Quando la discriminazione passa per la crisi climatica

Alle grandi aree di pascolo perse a causa di diverse attività industriali, si aggiungono i problemi legati al surriscaldamento globale. L’aumento delle temperature nell’Artico, tre volte più rapido rispetto alla media globale, sta avendo conseguenze disastrose per gli allevamenti di renne, mettendo a repentaglio lo stesso stile di vita Sami.

In molti si domandano quanto velocemente gli animali possano adattarsi alla rapidità dei cambiamenti ambientali in corso. Vivere alle frontiere della crisi climatica ha dunque comportato nuove minacce per lo stile di vita dei Sámi, per la loro cultura, lingua e mezzi di sussistenza.

Le temperature più calde, con estati più lunghe e inverni più caldi, rappresentano un problema per la principale fonte di cibo delle renne, il lichene, che viene sostituito dal muschio.
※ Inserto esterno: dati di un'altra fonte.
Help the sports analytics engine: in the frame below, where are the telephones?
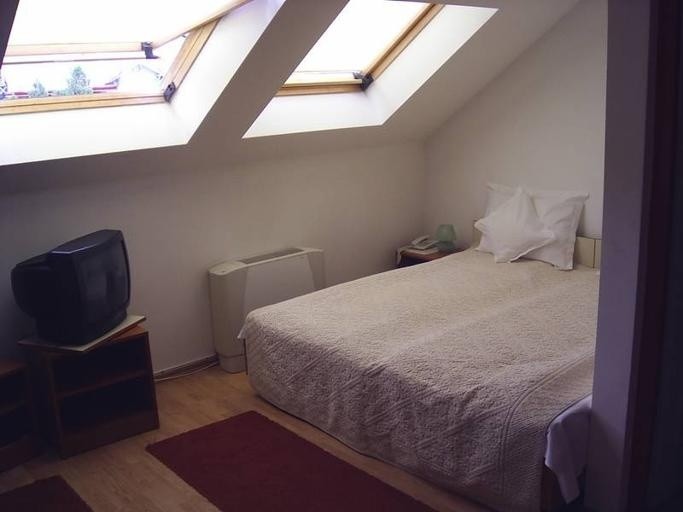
[411,235,440,250]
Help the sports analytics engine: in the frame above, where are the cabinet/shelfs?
[0,329,161,478]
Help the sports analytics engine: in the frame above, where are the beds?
[242,234,603,512]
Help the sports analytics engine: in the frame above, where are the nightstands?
[395,247,464,267]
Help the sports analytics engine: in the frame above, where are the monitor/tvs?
[10,229,131,347]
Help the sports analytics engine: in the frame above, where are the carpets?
[0,472,95,512]
[146,408,435,512]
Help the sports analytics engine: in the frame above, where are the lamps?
[436,224,458,252]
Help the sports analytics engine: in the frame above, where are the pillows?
[473,176,593,273]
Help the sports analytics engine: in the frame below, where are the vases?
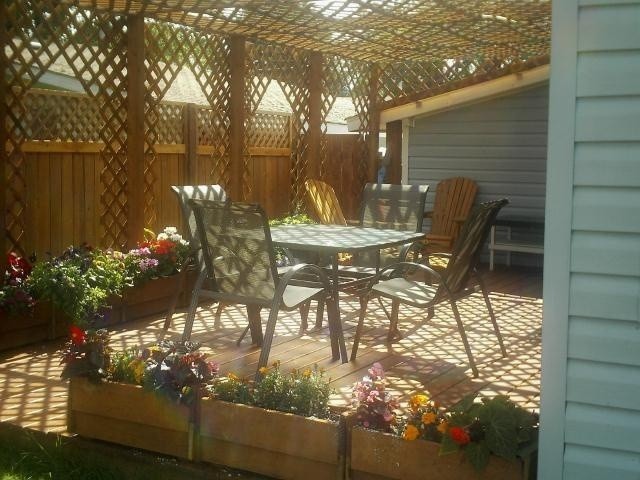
[0,273,181,351]
[199,397,345,480]
[350,426,522,480]
[65,376,195,462]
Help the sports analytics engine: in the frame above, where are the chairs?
[155,184,310,347]
[349,199,511,381]
[305,179,360,267]
[180,198,341,385]
[316,182,430,328]
[403,176,479,293]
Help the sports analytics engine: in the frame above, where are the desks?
[220,223,425,334]
[489,214,545,270]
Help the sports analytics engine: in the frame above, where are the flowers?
[344,362,532,477]
[203,359,339,422]
[58,328,218,408]
[0,226,188,327]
Il sostentamento diventa dunque particolarmente scarso in inverno, quando le renne fanno più affidamento sui licheni causando ingenti perdite di bestiame.

Ciò a sua volta sta innescando preoccupanti cambiamenti nella cultura, nella lingua e nei mezzi di sussistenza dei Sami. Molti pastori infatti sono stati costretti a cambiare i loro modelli di sostentamento, introducendo tecnologie moderne per garantire la sopravvivenza delle mandrie di renne o costruendo recinti dove possono essere nutrite durante l’inverno.

Oltre ad essere un onere economico per i loro proprietari, ciò favorisce anche la diffusione di malattie infettive tra gli animali. Considerando lo stretto rapporto dei Sami con la natura, l’impatto non si limita soltanto alle renne.

Dal momento che cultura, lingua e natura non possono essere separate nella visione del mondo Sami, il cambiamento climatico avrà serie ripercussioni socio-culturali. La maggior parte delle parole nelle lingue Sami hanno infatti origine nella natura e si riferiscono a temperature, venti, animali e piante. La scomparsa dei fenomeni naturali potrebbe quindi portare alla scomparsa del vocabolario, una parte fondamentale dell’identità Sami, che viene trasmessa da una generazione all’altra principalmente oralmente.